Understanding Operators and Platform Automation
Estimated reading time: 25 minutes.
- Objective
-
Understand how Kubernetes operators automate GPU platform lifecycle management through OpenShift’s Operator Lifecycle Manager (OLM), and how Red Hat OpenShift AI orchestrates the complete suite of operators required for a production Models-as-a-Service platform.

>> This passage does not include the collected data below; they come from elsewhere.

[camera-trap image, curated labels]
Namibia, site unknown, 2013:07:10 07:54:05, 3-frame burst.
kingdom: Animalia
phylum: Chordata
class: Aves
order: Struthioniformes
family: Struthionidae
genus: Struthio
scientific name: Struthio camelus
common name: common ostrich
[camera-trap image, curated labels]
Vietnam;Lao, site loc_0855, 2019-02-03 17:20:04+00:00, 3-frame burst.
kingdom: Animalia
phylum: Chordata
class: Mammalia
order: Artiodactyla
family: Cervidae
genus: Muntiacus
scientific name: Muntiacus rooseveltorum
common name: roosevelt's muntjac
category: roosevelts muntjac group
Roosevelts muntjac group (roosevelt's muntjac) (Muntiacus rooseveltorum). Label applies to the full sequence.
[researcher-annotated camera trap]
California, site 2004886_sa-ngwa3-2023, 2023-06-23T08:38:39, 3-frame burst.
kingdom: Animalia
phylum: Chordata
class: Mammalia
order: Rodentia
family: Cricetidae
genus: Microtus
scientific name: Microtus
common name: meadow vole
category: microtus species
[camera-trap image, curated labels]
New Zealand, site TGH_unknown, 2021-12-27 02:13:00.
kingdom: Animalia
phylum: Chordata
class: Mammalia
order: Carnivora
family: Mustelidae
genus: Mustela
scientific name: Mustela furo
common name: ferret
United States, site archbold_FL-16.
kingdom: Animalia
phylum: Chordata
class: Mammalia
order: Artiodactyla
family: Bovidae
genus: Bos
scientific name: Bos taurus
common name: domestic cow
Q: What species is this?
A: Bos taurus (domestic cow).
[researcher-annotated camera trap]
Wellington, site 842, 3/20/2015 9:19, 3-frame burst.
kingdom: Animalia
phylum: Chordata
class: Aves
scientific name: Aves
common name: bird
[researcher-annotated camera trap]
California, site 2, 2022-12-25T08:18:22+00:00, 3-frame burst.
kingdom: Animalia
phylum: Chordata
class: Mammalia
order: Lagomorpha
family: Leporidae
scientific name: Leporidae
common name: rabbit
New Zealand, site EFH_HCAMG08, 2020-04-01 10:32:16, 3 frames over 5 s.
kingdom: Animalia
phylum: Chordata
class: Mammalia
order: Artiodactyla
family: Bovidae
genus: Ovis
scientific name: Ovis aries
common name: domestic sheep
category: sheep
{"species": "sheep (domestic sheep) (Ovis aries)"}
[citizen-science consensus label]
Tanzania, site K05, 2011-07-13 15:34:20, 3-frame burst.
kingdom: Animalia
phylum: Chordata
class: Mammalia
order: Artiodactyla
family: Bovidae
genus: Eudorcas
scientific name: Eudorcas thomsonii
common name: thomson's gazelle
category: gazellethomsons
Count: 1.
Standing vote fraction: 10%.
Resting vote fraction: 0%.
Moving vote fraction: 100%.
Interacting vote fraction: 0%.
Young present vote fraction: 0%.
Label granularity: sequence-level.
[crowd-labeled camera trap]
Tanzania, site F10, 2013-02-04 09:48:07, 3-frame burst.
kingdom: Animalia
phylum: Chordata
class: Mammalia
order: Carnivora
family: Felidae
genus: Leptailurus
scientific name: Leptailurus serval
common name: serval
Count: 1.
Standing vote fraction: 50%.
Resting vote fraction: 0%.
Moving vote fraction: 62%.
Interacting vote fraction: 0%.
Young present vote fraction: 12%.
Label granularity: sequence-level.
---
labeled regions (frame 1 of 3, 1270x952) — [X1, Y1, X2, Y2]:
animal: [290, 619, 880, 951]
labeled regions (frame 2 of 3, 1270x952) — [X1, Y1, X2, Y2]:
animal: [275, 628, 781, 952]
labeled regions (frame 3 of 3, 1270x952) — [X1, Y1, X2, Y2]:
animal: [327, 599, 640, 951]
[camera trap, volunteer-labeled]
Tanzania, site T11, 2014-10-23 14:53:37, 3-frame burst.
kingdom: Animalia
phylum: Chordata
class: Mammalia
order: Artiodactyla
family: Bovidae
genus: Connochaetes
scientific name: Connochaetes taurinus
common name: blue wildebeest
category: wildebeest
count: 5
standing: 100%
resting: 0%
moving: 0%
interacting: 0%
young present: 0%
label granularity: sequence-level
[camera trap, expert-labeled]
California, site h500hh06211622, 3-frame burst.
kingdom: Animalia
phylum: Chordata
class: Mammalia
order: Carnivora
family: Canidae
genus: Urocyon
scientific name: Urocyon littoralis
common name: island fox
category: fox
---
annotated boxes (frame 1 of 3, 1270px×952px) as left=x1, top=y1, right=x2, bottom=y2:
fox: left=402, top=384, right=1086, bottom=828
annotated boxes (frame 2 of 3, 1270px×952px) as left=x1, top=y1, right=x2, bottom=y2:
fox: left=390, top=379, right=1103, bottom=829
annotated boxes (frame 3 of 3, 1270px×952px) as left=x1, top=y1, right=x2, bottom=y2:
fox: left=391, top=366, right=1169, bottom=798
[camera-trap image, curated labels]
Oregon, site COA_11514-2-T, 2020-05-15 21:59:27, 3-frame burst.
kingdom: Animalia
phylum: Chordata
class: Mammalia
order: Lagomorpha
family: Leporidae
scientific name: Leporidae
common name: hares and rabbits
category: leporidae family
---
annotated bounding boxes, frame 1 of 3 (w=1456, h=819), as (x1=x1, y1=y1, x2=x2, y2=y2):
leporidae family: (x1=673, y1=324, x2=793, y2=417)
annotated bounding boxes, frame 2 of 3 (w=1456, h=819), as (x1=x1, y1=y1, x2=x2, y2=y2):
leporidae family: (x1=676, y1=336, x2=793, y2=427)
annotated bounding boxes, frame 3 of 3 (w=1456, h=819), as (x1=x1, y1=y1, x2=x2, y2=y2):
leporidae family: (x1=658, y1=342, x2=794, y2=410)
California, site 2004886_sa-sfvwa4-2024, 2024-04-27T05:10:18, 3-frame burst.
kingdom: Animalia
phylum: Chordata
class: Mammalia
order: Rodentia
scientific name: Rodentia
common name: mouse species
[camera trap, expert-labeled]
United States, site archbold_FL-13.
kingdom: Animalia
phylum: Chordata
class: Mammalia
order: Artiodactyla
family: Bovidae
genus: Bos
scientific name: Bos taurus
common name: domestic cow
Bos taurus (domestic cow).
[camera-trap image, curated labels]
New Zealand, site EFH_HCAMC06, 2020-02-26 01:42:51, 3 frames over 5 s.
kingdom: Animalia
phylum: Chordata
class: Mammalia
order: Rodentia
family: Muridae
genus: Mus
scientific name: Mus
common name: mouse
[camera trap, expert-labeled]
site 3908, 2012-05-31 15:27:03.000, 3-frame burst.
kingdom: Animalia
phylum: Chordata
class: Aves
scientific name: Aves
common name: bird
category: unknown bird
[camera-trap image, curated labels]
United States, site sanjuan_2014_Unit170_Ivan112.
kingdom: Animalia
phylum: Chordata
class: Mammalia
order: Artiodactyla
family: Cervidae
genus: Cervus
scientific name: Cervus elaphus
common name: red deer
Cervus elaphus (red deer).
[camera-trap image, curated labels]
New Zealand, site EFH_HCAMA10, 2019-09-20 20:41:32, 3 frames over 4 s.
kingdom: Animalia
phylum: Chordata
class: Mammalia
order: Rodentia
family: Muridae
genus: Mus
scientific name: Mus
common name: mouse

The Operator Pattern for Platform Automation
Kubernetes operators extend Kubernetes automation by encoding human operational knowledge into software. An operator combines three essential components:
-
Custom Resource (CR): A declarative configuration file expressing your desired state
-
Controller: Software that watches CRs and reconciles actual cluster state to match
-
Reconciliation Loop: Continuous monitoring that detects and corrects drift
How Operators Work Example
Consider GPU driver management on a 100-node cluster. The traditional approach requires:
-
Writing automation (bash scripts) to install drivers on each node
-
Manually updating when new driver versions are released
-
Detecting and recovering from driver crashes
-
Ensuring consistent versions across all nodes
-
Coordinating updates to avoid disrupting workloads
With the NVIDIA GPU Operator, you declare your desired state in a ClusterPolicy Custom Resource:
apiVersion: nvidia.com/v1
kind: ClusterPolicy
metadata:
name: gpu-cluster-policy
spec:
driver:
enabled: true
version: "535.129.03" (1)
dcgm:
enabled: true
| 1 | Declarative driver version specification |
The operator’s controller continuously reconciles this desired state:
┌─────────────────────────────────────────────────────┐ │ Operator Reconciliation Loop │ │ │ │ 1. OBSERVE → Read current cluster state │ │ 2. DIFF → Compare to ClusterPolicy desired state │ │ 3. ACT → Create/update resources to align │ │ 4. REPEAT → Every ~5 seconds │ └─────────────────────────────────────────────────────┘
Declarative vs. Imperative Infrastructure
Imperative (manual scripting):
for node in $(oc get nodes -l gpu=true -o name); do
ssh $node "curl -O https://driver-repo/driver-535.129.03.run"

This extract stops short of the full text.